Cherbourg rue Emanuel Liais Préfecture maritime, collection LPM CPA 1900

 
     
 

Une résurgence monarchique

 

Napoléon 1er par ce voyage de travail et d’apparat renouait avec l’Ancien Régime. Non seulement il réalisait des travaux envisagés ou ébauchés avant 1789, mais il faisait démonstration d’une autorité monarchique et dynastique, à laquelle l’Eglise catholique et la noblesse, ancienne et surtout nouvelle, apportaient leur cautionnement. Le souverain venait en Normandie recevoir l’hommage de ses sujets qui reproduisaient le geste de leurs pères. Mêmes cérémoniaux que lors de la venue de Louis XVI en 1786, lorsque du 22 au 26 juin il séjourna dans le Cotentin pour assister à l'immersion d’un neuvième cône au large de Cherbourg, dans le cadre de l’édification de la digue.
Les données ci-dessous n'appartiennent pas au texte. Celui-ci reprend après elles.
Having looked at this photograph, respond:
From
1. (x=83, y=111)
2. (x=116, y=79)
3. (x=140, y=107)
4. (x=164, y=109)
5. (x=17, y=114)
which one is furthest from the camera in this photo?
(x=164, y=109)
A Saint-Lô, Carentan, Valognes, Cherbourg les habitants avaient déjà déployé autant d’ardeur à l’embellissement de leur ville, les corps constitués s’étaient portés aussi respectueusement au devant du roi et de son entourage, moins imposant alors, le maire lui avait remis symboliquement les clés avec la même déférence, l’avait assuré de la même fidélité indéfectible de l’ensemble des habitants Trois années après leur séjour dans la Manche, Louis XVI et Napoléon 1er, l’un comme l’autre, abdiquaient leur pouvoir absolu.